[Start of Dataset extract]

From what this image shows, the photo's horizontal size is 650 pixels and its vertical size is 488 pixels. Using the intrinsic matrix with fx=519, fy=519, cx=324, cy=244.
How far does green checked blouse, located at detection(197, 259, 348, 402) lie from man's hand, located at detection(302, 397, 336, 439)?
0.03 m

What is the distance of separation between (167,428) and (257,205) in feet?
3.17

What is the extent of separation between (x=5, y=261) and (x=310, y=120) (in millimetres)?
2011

[End of Dataset extract]
[Start of Dataset extract]

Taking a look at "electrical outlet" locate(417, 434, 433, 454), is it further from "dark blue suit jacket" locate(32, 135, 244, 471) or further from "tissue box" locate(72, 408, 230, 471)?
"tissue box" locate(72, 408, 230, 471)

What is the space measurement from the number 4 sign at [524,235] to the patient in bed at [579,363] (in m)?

[End of Dataset extract]

> _Exercise aim_
Pull out every line of the data above that contains the word "between", and list those lines in the order they appear.

> _Answer_
What is the distance of separation between (167,428) and (257,205) in feet?
What is the extent of separation between (x=5, y=261) and (x=310, y=120) (in millimetres)?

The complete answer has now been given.